In response to:

Sticking to the Union from the April 9, 1970 issue

To the Editors:

In his round-robin review of recent labor books (“Union Blues,” NYR, April 9). Murray Kempton has the following to say about the training program organized by Nate Smith of Pittsburgh:

Neither he [Smith] nor anyone else likes therefore to say how it all turned out in the end: he clearly accomplished the training of sixty-seven Negroes as operating engineers and just as clearly almost none of them is working on a union job at this moment.

Wrong, Mr. Kempton, and on more than one count. I do not know whether or not Kempton interviewed Nate Smith, but I did. (Cf. Dissent, “Confrontation in Pittsburgh,” January / February, 1970 issue). Smith proudly informed me that after completing his training program all the men went to work, as union men on union jobs. “In the end, 90 men received their union cards and an opening to a new life at $5.00 per hour. ‘Dig is the best thing that ever happened to me in my life,’ 42-year-old Carl Richardson, now working as a road grader, is quoted as saying.” (S.P.)

Shortly thereafter, however, the Operating Engineer’s Union went on strike against all public programs (highways, etc.) in Pennsylvania, putting everyone—white and black—out of work; this strike lasted over a year and was settled only within the past few weeks. It is anticipated that all union men—white and black—will be back at work, with plenty of overtime.

Finally, Nate Smith’s Operation Dig involved more than heavy-equipment operators: there were about twenty-five carpenters, electricians, etc., who finished the program, were admitted into their respective unions and went to work.

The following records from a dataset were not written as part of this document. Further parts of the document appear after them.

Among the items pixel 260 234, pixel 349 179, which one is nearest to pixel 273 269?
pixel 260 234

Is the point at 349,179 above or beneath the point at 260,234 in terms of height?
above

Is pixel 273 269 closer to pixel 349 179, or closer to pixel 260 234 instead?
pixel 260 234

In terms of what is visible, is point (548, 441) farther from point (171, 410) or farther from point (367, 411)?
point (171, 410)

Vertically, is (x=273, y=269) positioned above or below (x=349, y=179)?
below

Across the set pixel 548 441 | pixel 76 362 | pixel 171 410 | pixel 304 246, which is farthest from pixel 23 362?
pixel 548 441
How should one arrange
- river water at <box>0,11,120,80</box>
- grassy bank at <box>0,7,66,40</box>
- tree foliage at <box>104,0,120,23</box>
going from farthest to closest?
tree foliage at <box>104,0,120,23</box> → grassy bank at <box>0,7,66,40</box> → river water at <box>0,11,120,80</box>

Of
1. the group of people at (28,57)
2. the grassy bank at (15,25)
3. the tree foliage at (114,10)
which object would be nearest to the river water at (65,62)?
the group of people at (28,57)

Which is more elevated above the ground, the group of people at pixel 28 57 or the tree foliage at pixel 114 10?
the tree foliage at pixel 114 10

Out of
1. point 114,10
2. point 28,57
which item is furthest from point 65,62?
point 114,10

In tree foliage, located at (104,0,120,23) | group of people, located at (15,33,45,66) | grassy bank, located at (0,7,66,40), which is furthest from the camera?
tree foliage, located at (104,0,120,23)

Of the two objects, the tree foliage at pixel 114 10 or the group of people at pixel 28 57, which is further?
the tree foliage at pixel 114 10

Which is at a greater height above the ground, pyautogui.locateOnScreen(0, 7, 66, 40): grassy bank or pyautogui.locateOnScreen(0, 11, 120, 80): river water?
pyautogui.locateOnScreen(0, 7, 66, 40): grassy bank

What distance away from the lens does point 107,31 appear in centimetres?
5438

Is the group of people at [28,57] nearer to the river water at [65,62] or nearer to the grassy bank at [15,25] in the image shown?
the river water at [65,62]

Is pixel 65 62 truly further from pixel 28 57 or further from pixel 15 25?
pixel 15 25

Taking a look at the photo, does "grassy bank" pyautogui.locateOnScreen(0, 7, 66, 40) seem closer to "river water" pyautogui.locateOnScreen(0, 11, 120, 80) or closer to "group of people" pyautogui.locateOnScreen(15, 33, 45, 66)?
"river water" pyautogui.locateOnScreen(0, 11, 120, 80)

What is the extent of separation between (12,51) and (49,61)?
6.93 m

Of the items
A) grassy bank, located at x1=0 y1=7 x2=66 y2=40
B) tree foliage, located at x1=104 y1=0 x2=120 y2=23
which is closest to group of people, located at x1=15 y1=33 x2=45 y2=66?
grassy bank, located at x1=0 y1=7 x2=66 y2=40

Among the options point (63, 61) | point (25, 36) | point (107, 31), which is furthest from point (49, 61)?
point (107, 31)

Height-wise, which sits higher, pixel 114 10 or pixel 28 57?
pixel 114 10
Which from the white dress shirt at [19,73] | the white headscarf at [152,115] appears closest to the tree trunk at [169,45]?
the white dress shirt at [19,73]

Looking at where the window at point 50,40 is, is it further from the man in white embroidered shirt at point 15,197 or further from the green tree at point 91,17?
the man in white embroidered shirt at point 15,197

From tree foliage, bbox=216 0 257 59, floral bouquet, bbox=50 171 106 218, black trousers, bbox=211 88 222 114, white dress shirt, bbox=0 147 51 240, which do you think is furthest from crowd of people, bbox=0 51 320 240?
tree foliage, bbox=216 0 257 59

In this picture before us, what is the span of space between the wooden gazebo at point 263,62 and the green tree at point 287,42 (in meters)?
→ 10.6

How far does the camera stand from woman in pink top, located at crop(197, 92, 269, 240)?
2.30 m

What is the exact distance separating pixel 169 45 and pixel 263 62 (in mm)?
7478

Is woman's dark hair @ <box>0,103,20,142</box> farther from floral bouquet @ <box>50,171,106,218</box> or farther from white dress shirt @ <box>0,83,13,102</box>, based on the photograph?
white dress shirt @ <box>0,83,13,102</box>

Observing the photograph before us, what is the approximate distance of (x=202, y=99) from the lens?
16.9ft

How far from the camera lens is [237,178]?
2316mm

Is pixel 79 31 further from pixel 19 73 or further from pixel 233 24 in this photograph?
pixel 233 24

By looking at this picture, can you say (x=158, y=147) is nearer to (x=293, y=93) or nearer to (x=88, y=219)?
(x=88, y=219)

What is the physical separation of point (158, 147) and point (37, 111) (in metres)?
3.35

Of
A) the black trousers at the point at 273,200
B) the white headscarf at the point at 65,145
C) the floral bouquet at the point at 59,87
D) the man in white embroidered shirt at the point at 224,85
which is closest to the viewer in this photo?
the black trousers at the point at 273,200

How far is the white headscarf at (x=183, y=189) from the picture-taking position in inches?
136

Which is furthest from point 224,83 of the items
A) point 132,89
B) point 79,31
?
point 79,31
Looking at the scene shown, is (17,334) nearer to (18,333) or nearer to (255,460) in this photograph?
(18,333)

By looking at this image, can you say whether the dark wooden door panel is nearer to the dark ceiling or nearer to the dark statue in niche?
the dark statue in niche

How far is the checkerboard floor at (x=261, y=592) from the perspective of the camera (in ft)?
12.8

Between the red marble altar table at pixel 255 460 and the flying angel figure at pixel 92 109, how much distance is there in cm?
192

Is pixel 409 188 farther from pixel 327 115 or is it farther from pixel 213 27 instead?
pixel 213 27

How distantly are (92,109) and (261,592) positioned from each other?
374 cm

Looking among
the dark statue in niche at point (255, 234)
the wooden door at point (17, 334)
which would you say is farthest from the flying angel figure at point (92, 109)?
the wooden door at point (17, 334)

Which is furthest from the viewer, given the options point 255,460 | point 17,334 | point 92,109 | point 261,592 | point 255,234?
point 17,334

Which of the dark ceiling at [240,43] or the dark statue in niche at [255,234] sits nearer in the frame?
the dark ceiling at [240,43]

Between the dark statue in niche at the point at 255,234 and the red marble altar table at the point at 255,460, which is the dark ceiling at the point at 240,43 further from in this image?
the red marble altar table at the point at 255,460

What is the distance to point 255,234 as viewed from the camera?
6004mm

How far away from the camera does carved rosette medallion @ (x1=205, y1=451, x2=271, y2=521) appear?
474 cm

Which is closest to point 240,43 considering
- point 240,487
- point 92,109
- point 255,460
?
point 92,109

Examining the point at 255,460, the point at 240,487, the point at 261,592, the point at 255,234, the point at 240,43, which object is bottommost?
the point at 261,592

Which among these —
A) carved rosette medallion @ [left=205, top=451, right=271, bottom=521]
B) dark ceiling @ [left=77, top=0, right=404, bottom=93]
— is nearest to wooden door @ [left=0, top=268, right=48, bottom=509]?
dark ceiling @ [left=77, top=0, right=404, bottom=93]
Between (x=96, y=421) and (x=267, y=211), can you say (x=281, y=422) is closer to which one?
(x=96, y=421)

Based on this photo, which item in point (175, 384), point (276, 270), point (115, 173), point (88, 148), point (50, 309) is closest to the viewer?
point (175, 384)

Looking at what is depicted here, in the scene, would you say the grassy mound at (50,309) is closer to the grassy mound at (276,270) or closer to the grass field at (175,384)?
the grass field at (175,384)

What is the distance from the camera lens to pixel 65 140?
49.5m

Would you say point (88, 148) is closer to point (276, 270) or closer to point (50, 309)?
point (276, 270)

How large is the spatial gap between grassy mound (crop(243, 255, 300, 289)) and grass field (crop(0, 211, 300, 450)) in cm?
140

I share Mr. Kempton’s concern over the largely negative and hostile attitude of the construction unions regarding training and admission to membership of blacks, as a reading of my Dissent article will indicate. But nothing is to be gained by distorting the facts. Doors can be opened up and Nate Smith has proven this.

Stanley Plastrik

New York City

Murray Kempton replies:

Of course I talked to Nate Smith. I am as surprised to find Stanley Plastrik doubting that I did as I am to find him so inordinately proud that he did. Talking to the person you quote is a minimal responsibility for comment. Not taking the word of the best of persons is a minimal but still pretty fundamental responsibility. In Pittsburgh last March, I was as surprised as I was distressed to be told by an associate of Nate Smith’s in the Pittsburgh concentrated employment program—his admiration for Mr. Smith was at least equal to Mr. Plastrik’s and mine—that almost no graduate of Mr. Smith’s classes was working in a union job at that moment. The operating engineers’ strike was, of course, a major factor in this disappointment; but it did not have to be as major as it was. Many members of Local 66 had been able to use their traveling cards to get union jobs outside the state; Nate Smith’s graduates could not, the fraternal spirit of the Brotherhood of Operating Engineers being too limited in their case. Now that the Pittsburgh strike is over, of course, the experience should improve: even so the results of the experiment are scarcely hard and fast enough to support Mr. Plastrik’s entire scorn of my own reservations. I shall avoid being as discourteous as Mr. Plastrik and therefore not raise the question of whether he interviewed Carl Richardson. It is my own recollection that Richardson’s statement that “Dig is the best thing that ever happened to me”—while doubtless accurate—is to be found in material assembled for Nate Smith’s most recent proposal for an Office of Economic Opportunity grant and was uttered while Richardson was in training and before he was working as a road grader, which I certainly hope he is.